Life prisoner gets extra year for four days on the run

The Ulster Hospital
The Ulster Hospital

A convicted murderer who went on the run after escaping from prison guards at the Ulster Hospital has had an additional year added on to his life sentence.

Thomas Martin Valliday – who is serving a life sentence with a minimum of 17 years for the March 2008 murder of former IRA man Frank ‘Bap’ McGreevy – appeared at Downpatrick Crown Court on two charges arising from his escape last May.

The 28-year-old, who is originally from west Belfast, admitted a charge of escaping from lawful custody after conviction on May 1, 2015 and also possessing Class C tablets, namely Diazepam, on May 5, 2015.

During the hearing, it emerged that after he handed himself in and was sent back to Maghaberry, Valliday was punished by spending seven days in solitary confinement in ‘the block’, and also had privileges removed for 42 days.
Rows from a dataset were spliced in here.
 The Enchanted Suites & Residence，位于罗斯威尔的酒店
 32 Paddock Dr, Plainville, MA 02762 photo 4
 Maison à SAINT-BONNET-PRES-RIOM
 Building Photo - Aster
It also emerged that Valliday – who was convicted by a jury in February 2010 of the murder of 51-year old west Belfast father-of-two Mr McGreevy – was handed a life sentence with the earliest possible release date set as 2025.
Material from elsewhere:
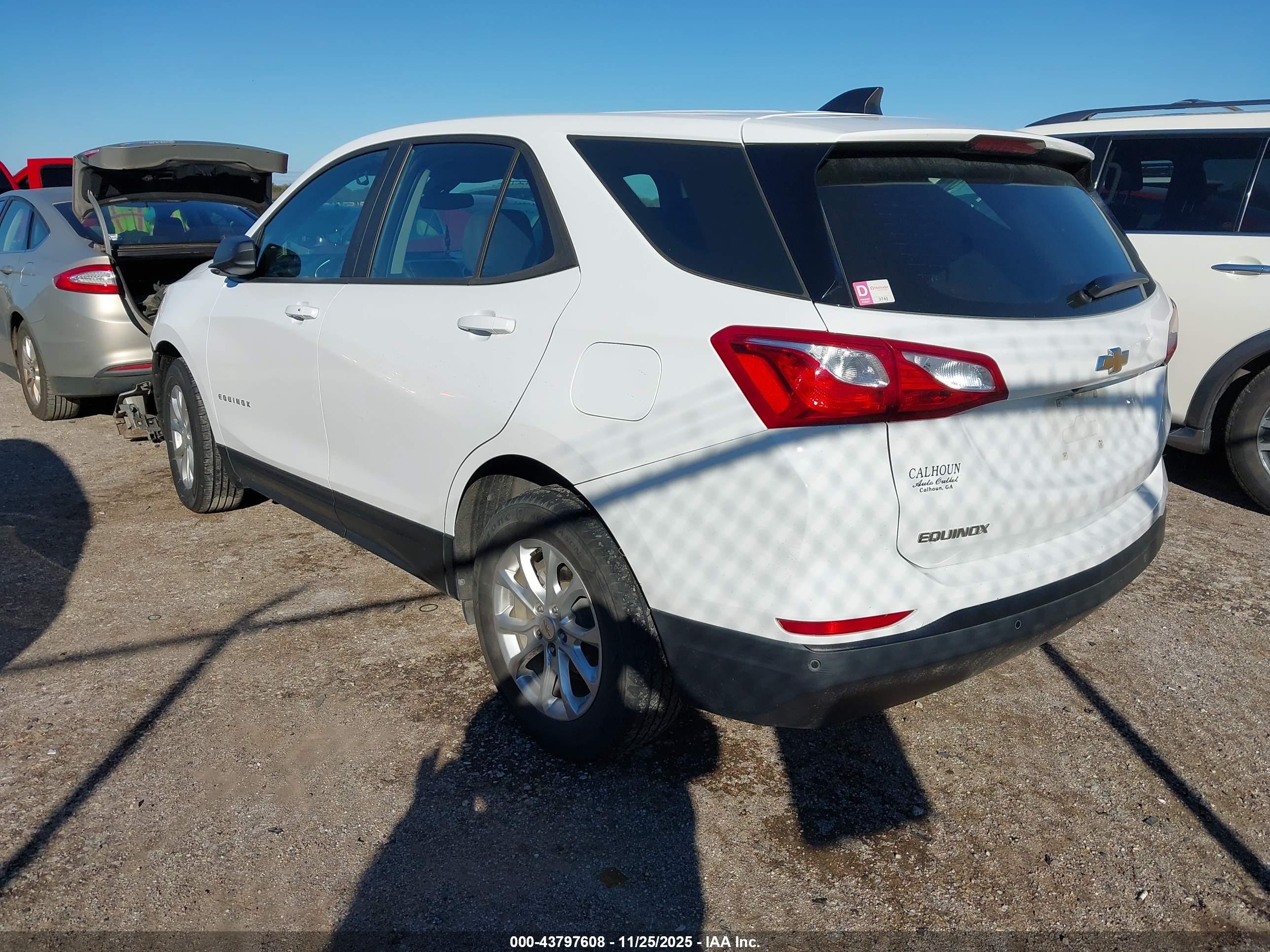 CHEVROLET EQUINOX image 3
A Crown prosecutor told Judge Piers Grant that Valliday was brought to the Ulster Hospital in Dundonald on May 1 last year for minor surgery on his hand.

During the hospital visit Valliday was accompanied by prison staff. At around 3pm, as he was waiting to be discharged, he went into a toilet cubicle attached to his room. He was able to slip off his handcuffs before running out of the cubicle and fleeing the two prison guards.
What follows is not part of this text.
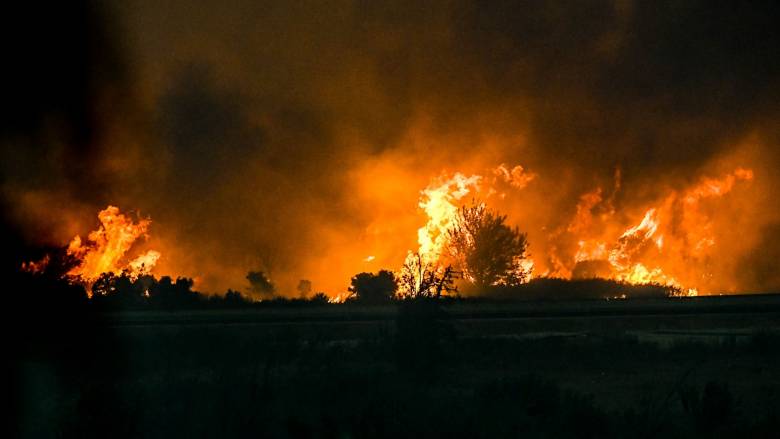 Πύρινος εφιάλτης σε Αχαΐα και Χίο: Χιλιάδες κάτοικοι απομακρύνονται, ολονύκτια μάχη με τις φλόγες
Despite the prison guards giving chase, Valliday was able to make his escape. He was at large for several days before handing himself in at Musgrave Street PSNI station. He was also found to be in possession of 219 Class C Diazepam tablets.

Valliday later made the case that all the tablets were for his personal use.

The prosecutor said that when Valliday was interviewed about his escape and his whereabouts for four days while at large, he gave no explanation other than to say he had been in Belfast.

His defence barrister said that during his period at large, Valliday was with friends and family – but pointed out that he returned himself to custody.

Saying his actions last May will impact any early release, the barrister said: “There will be no chance a Paroles Commission is going to turn a blind eye to a man convicted of murder escaping from custody.”

The defence barrister also said that during the escape there was “no violence ... he simply fled, but then had the sense to return himself”.

Handing Valliday a 12-month sentence that will run consecutively to the life sentence he is already serving, Judge Grant said he needed to be punished for the “serious offences”.